Mutsumi-ya (i really hope this was the name of this place… I realize what my strengths and weaknesse of blogging are. I will start taking EXACT notes of dish names, restaurant names, and locations soon.) But from memory? Mutsumi-ya in Ginza.
It was my mom, my wife and my great friend/manager Justin who got me into the next level of food enthusiasm (where i’m at now)…. but it was Zimmern that made me curious to try more… then Bourdain that made me want to take this stuff to the NEXT level. Bourdain’s books are really the only things outside of graphic novels that I read (I either can’t read… or just don’t have the attention span anymore - thanks video games and guitars) and his books are fantastically written. He can make "FUCK” sound eloquent. I laugh at loud when reading his books, I feel his pain when he reflects on what irks him - if Metallica got me into Metal very seriously… Bourdain got me into food very seriously (but like i said… i’ve always been a food nut) but he’s showing me how it’s done (hopefully our paths will cross… i want to bring him on tour with us - put him in a drinking competition with Corey. Bourdain will lose. hahaha.)
So! A recent Bourdain episode had him in Hokkaido, Japan. I saw something on that episode that made me flip (in a addition to the Chirashi (which you can get a great version of at Shin in Orlando, FL) but it was Hokkaido style Ramen.

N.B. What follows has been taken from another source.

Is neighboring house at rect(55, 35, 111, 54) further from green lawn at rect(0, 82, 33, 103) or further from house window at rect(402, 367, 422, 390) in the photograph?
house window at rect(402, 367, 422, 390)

Ramen in the USA… it’s cup of noodles… and other… well. salty college snacks.
Ramen in Japan is an art-form. If there was a legit Ramen place in Orlando… made by Japanese… I would be there every single day. I’ve had many versions of Ramen in my day: traditional, miso, mom’s, variations from across Japan. But Hokkaido style? It has American canned corn and butter in it. You hardly see dairy in Japanese food… corn either. So when I saw Tony digging on this stuff- i emailed Koji and told him how bad i wanted this Hokkaido Ramen.
Bam. Found it.
It was delectable. A miso base makes the broth (similar to miso soup’s ingredient, just used as the soup stock), there is a nice slab of Pork, some nori, the corn, a butter chunk, then those scallion type guys sitting on top. The broth was insane. The butter lent those whole new thickness to ramen noodle soup that i didn’t know existed. The traditional way to eat any sort of noodle in japan is to… well… slurp he heck out of it. You pick up a batch of noodles with the chopsticks in your right hand; left hand makes a bowl under with the soup spoon; pull up a small batch, and slurp it in. I think it’s more polite the more noise you make?
The gyoza was fantastic. Traditional and great. Anything in dumpling form makes me weak at the knees. And when they’re done wrong? It kills me a little bit… thankfully this wasn’t the case.